- Records to process
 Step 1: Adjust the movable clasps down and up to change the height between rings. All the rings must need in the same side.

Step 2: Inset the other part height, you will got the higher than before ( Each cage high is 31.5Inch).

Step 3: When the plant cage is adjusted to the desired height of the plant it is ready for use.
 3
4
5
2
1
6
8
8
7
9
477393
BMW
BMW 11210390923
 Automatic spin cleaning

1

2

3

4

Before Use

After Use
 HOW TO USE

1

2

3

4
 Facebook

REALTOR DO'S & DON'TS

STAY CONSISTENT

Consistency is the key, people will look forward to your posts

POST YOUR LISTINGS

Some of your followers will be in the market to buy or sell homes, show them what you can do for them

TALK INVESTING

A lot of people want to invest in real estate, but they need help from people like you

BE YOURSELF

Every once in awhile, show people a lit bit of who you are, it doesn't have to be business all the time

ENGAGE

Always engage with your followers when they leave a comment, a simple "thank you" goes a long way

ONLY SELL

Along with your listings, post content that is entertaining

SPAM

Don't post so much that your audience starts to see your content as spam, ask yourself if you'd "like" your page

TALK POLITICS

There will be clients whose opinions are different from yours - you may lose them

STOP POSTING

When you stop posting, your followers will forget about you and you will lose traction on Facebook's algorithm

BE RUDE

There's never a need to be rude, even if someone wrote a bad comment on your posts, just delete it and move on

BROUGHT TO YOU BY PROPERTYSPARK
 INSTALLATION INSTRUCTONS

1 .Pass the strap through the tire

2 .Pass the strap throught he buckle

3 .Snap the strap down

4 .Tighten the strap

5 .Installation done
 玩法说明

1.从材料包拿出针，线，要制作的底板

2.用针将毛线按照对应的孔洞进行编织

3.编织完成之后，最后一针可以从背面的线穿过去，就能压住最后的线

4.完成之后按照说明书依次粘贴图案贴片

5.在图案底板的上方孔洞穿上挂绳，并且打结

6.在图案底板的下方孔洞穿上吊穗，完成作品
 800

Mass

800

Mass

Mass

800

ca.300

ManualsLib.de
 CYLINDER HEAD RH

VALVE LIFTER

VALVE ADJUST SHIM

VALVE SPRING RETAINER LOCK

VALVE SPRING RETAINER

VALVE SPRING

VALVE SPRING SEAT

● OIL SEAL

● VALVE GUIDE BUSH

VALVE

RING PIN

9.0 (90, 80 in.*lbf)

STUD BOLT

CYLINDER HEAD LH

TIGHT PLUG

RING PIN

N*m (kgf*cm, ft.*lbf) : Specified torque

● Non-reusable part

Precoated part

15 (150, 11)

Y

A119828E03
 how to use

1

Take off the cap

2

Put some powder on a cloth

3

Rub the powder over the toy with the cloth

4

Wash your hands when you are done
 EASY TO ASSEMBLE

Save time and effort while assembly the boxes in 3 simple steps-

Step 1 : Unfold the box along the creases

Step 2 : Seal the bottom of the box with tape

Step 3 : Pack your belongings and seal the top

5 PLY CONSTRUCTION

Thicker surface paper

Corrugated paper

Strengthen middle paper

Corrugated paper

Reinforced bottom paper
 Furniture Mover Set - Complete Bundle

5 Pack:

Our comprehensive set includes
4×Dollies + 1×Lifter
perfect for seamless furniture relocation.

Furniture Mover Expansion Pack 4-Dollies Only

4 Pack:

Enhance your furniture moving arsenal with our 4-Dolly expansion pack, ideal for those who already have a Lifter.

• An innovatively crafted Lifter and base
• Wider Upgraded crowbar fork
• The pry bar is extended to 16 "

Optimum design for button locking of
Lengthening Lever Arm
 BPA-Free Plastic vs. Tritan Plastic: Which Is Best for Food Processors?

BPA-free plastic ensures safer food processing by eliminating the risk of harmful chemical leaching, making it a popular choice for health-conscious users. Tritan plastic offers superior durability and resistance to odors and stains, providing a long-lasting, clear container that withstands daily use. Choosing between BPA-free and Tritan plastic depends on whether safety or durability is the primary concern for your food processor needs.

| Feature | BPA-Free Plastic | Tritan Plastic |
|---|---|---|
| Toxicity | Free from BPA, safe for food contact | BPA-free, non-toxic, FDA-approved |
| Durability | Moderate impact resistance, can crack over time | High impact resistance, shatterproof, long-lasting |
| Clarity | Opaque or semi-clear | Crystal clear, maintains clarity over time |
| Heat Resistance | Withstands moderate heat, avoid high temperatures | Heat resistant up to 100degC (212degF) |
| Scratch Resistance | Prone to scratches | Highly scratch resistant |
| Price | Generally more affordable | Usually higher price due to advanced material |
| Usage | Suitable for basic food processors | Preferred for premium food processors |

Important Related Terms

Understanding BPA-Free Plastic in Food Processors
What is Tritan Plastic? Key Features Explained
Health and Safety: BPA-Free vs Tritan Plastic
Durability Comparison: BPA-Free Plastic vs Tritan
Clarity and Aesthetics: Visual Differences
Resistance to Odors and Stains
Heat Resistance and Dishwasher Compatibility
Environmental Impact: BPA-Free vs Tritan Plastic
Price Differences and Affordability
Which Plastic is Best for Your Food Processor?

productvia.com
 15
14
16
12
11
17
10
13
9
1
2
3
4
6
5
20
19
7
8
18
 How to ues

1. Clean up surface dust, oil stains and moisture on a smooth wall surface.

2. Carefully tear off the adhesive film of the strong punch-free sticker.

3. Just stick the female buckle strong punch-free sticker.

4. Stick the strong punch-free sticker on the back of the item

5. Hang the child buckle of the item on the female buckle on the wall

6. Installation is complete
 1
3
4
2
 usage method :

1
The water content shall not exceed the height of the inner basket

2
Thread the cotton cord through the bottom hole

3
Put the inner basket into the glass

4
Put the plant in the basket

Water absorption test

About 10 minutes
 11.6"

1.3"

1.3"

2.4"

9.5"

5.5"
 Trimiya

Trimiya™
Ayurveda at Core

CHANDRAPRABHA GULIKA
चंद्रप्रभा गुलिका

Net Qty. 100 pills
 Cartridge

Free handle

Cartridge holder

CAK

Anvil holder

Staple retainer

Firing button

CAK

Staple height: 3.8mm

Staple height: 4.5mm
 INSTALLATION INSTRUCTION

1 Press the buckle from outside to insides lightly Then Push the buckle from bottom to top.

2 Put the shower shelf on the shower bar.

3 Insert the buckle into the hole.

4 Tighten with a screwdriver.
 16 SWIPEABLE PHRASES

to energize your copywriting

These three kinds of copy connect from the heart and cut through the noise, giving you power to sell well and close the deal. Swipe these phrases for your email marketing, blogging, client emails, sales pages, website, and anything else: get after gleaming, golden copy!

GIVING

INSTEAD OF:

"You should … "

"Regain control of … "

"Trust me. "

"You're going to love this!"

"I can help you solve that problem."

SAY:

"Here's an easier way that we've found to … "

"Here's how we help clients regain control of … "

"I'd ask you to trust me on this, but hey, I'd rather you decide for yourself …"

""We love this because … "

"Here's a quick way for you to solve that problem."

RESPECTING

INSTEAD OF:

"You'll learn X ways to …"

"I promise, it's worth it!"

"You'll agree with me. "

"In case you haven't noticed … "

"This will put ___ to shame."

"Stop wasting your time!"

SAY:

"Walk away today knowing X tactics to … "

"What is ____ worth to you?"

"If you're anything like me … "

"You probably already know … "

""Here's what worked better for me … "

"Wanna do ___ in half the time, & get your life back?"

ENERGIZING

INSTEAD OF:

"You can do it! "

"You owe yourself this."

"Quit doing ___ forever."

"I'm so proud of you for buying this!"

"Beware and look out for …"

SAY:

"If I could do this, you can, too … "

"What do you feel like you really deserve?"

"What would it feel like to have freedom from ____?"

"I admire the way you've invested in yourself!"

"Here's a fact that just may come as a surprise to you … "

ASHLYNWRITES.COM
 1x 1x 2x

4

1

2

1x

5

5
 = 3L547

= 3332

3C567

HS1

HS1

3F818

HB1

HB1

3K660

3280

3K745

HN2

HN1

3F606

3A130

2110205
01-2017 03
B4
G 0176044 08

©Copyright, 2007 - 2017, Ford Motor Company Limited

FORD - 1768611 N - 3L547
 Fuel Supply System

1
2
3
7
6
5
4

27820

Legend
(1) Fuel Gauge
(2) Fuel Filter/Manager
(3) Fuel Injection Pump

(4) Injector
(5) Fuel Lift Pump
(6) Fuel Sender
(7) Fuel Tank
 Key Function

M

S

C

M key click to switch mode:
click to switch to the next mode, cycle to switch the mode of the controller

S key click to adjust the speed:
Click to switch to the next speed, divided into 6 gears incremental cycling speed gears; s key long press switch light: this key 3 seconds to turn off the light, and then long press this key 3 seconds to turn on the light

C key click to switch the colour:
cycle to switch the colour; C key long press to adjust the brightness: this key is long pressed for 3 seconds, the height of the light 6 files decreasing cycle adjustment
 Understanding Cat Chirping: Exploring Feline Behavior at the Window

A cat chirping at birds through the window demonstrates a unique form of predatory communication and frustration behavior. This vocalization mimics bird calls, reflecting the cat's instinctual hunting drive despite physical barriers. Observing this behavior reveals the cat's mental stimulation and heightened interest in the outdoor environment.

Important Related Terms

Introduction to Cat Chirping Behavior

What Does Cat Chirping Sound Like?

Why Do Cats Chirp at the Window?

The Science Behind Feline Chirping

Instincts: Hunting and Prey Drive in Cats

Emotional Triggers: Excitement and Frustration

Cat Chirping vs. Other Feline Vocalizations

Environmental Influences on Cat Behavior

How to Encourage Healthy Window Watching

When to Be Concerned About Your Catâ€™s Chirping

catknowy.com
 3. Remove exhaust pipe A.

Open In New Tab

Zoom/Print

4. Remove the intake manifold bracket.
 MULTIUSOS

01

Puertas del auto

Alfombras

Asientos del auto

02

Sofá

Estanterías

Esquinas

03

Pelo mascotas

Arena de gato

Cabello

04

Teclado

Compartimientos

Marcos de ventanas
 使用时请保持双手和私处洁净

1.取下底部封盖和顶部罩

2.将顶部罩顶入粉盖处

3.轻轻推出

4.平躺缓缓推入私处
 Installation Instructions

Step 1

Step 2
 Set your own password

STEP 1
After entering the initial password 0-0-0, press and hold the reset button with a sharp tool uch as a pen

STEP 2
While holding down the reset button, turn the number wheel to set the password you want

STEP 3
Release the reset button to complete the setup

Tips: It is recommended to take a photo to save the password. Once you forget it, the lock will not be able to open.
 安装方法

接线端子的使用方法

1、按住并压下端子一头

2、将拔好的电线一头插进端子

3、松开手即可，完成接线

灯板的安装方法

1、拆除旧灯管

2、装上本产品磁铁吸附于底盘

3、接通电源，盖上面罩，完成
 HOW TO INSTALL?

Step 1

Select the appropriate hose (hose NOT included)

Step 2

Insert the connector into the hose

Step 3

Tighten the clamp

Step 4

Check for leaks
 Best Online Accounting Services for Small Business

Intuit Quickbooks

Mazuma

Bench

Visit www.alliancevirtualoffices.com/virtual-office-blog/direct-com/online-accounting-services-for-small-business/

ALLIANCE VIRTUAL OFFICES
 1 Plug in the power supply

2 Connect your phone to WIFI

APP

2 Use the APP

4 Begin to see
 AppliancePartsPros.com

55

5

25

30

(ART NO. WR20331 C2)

- Problem requirements
When the line with "away today knowing" is reached in the data above, start copying there, and copy each line exactly until the line with "and look out" has been copied; copy nothing else.

- Task response
"Walk away today knowing X tactics to … "

"What is ____ worth to you?"

"If you're anything like me … "

"You probably already know … "

""Here's what worked better for me … "

"Wanna do ___ in half the time, & get your life back?"

ENERGIZING

INSTEAD OF:

"You can do it! "

"You owe yourself this."

"Quit doing ___ forever."

"I'm so proud of you for buying this!"

"Beware and look out for …"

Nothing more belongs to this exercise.